When bits of optimization imply bits of modeling: the Touchette-Lloyd theorem

Alfred Harwood; Alex_Altair

This post is about one of the results described in the 2004 paper 'Information-theoretic approach to the study of control systems' by Hugo Touchette and Seth Lloyd.^[1] The paper compares 'open-loop' and 'closed-loop' controllers (which we here call 'blind' and 'sighted' policies) for the task of reducing entropy and quantifies the difference between them using the mutual information between the controller and the environment. This post is a pedagogical guide to this result and includes discussion of it in light of the selection theorems agenda and the agent structure problem.^[2] The proof, along with more worked-out examples, can be found in the next post.

Introduction

A core feature of agents which makes them special is that they model the environment for the purpose of bringing about a particular outcome. The agent structure problem asks about the inverse; if we observe that something brings about a particular outcome, can we say that it must be modelling the environment?^[3] A while back, John Wentworth asked a related question; "How Many Bits Of Optimization Can One Bit Of Observation Unlock?"^[4] The Touchette-Lloyd theorem is one of the few results in the existing literature to touch on this problem.^[5] We think it elegantly conveys something fundamental, and want more people to know about it!

The setup

Here's how the setup of the Touchette-Lloyd theorem implements each part of the above bold sentence. The environment is a random variable which goes through one time-step of change, into random variable $Y$ . The external thing interacting with the environment is another random variable $A$ .^[6] We'll use the word 'policy' to describe the way in which $A$ responds to particular values of $X$ , as characterised by the probability distribution $P (A | X)$ . The exact way that $X$ and $A$ determine $Y$ we'll call the environment's dynamics. "Bringing about a particular outcome" is simplified to a reduction in the (Shannon) entropy between $X$ and $Y$ . And finally, "modelling the environment" is formalized as $A$ having mutual information with $X$ .
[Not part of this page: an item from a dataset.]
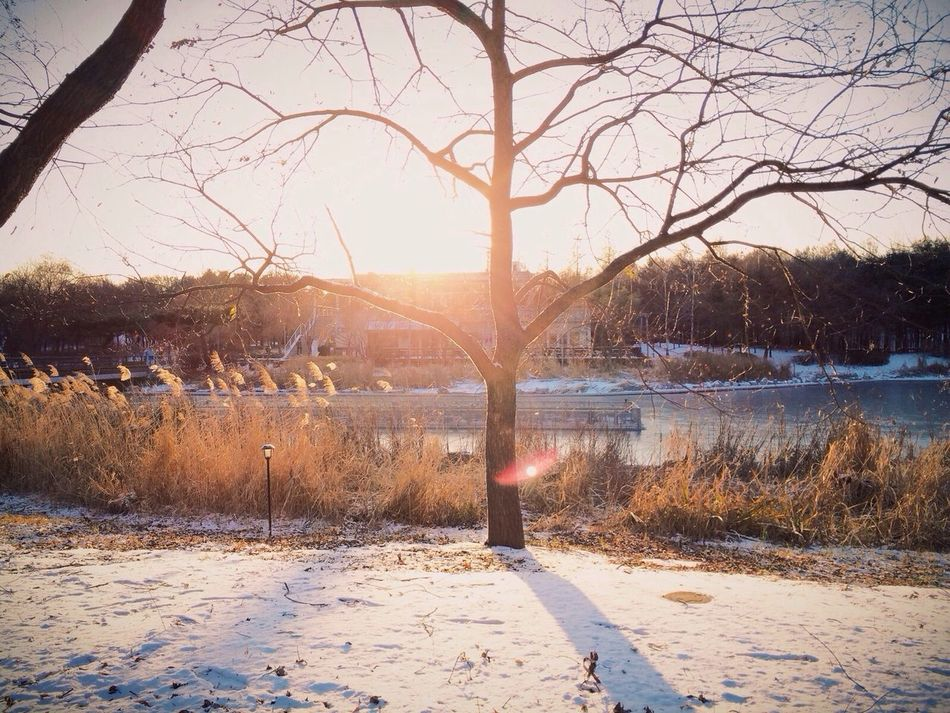 Beautiful stock photos of sun, Bare Tree, Branch, Cold Temperature, Day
Unfortunately, the naive conjecture of "entropy reduction implies mutual information" is false. It is easy to define a particular setup^[7] where the policy $A$ has no mutual information with $X$ , and the environmental dynamics cause an entropy reduction on their own.

We will use the term 'blind policy' to refer to those where $X$ and $A$ have no mutual information and the term 'sighted policy' to refer to those where $X$ and $A$ have positive mutual information. These two families of polices can be represented by the Bayes nets in the below figure.
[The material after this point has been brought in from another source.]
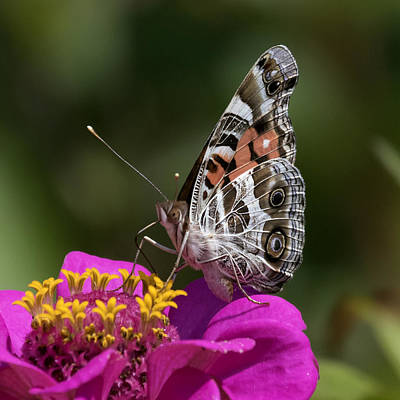 Photograph - Painted Lady by David Lester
Bayes nets for blind and sighted policies. The directions of the arrows also show the direction of causal influence that we are assuming.

However, for any given dynamics, if a policy achieves an entropy reduction greater than any blind policy could, then the size of that additional entropy reduction is bounded by the mutual information the policy has with the environment. In other words, for each bit of entropy reduction (beyond what the environment does on its own) the policy must use an additional bit of information from the state $X$ . This is what the Touchette-Lloyd theorem says. To put this claim more formally, the actual inequality is as follows;

Δ H \leq Δ H_{B l i n d}^{M a x} + I (X; A) .

In this inequality $Δ H$ is the entropy reduction achieved by a specific policy. $Δ H_{B l i n d}^{M a x}$ is how much entropy reduction the environment can do on its own. And $I (X; A)$ is the standard mutual information between the action taken and the initial environmental state.

In this post, we will explain some of the concepts behind this theorem and introduce a few suggestive examples. Then, in the next post, we will step through the proof of the theorem and numerical examples that elucidate edge cases.

Why do we care about entropy reduction?

Though the agent structure problem is about optimization, it seems clear that there is some strong connection between reducing entropy and optimization.^[8] For example, as John Wentworth has explained, expected utility maximization can be decomposed into entropy reduction and shifting the true distribution of an environment to look more like the desired distribution.^[9]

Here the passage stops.